§ DOCUMENT TEXT
+++

I am on night no. 4 without my husband and I must say that I am missing him terribly. Although, I know that the time away from one another has done our hearts (and mental state) some good it has been difficult to be away from my very best friend for what seems like weeks!
You honestly never know how much a person truly means to you or how much you depend on them until they aren't in your every day life, schedule and/or routine. I guess that is why we easily take one another for granted so easily because we're rarely apart. My husband doesn't know what I do all day until I am gone (and he still doesn't totally grasp it because he hasn't had Brody alone) and I don't see everything he does for me until he's not present. And it's not even physical stuff that I am talking about either (like taking out the trash, laying Brody down to bed, etc.) it's more the emotional level of our relationship that I miss when I am not by his side.
I miss getting my daily kiss on the forehead before he heads out the door to work...granted, I am half asleep and a bit groggy but I know I am supposed to have one every morning. I miss laying in bed with him at night catching up on our DVR'd shows from the week while he is beating my ass at some word game on our phone. I miss holding his hand while I am falling asleep hours after he has passed out in the bed. It's those little things that are really big things when you take the time to reflect and put it all in perspective.

+++

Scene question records
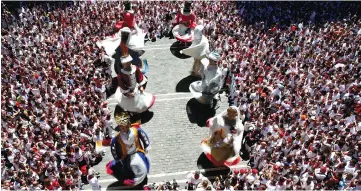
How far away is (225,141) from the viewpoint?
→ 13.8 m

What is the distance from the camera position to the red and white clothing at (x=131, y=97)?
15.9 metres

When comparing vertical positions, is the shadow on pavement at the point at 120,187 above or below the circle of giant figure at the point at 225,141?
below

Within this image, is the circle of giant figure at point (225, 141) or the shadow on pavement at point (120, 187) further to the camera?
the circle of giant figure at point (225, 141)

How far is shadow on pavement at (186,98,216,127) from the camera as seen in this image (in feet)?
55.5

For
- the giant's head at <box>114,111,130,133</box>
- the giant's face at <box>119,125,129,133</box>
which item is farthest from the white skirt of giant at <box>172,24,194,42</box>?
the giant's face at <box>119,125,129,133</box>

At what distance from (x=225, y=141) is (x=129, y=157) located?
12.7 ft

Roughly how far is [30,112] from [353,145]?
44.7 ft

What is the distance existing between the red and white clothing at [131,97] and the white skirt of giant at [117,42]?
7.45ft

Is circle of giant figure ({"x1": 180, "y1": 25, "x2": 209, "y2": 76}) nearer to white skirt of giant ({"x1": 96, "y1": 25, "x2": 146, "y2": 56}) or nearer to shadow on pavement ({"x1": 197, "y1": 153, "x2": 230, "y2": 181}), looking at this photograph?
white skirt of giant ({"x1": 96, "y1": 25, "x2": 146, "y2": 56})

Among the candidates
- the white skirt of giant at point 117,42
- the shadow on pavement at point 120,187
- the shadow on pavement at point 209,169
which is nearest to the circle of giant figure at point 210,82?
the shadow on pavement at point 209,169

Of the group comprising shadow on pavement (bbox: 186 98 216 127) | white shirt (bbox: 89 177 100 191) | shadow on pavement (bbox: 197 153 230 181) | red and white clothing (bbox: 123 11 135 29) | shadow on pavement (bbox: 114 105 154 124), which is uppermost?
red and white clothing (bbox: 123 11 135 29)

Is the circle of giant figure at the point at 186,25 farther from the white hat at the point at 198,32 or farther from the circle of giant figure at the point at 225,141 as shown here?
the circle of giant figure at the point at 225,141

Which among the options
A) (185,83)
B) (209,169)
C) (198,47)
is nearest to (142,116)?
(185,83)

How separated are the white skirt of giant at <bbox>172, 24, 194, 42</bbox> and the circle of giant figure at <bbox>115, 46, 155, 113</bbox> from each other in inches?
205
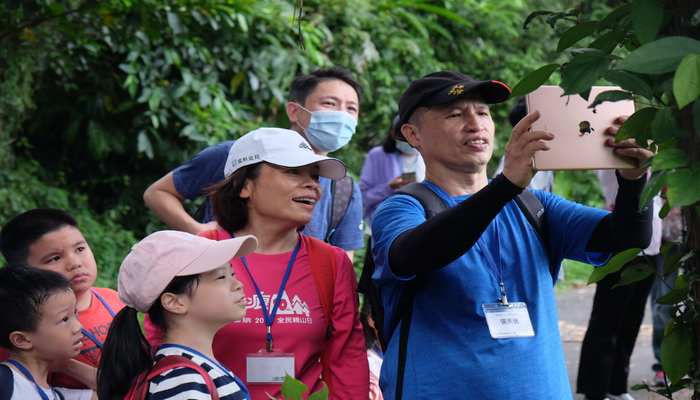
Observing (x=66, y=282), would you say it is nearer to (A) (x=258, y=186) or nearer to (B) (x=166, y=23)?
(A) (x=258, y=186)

+++

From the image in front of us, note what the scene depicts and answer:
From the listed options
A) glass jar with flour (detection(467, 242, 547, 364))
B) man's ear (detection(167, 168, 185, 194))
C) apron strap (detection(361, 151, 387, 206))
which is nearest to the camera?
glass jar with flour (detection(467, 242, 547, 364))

+++

§ THE REQUEST
Can you retype the entire post above about missing a husband while apart, word for word?

§ ANSWER FOR THE TASK
I am on night no. 4 without my husband and I must say that I am missing him terribly. Although, I know that the time away from one another has done our hearts (and mental state) some good it has been difficult to be away from my very best friend for what seems like weeks!
You honestly never know how much a person truly means to you or how much you depend on them until they aren't in your every day life, schedule and/or routine. I guess that is why we easily take one another for granted so easily because we're rarely apart. My husband doesn't know what I do all day until I am gone (and he still doesn't totally grasp it because he hasn't had Brody alone) and I don't see everything he does for me until he's not present. And it's not even physical stuff that I am talking about either (like taking out the trash, laying Brody down to bed, etc.) it's more the emotional level of our relationship that I miss when I am not by his side.
I miss getting my daily kiss on the forehead before he heads out the door to work...granted, I am half asleep and a bit groggy but I know I am supposed to have one every morning. I miss laying in bed with him at night catching up on our DVR'd shows from the week while he is beating my ass at some word game on our phone. I miss holding his hand while I am falling asleep hours after he has passed out in the bed. It's those little things that are really big things when you take the time to reflect and put it all in perspective.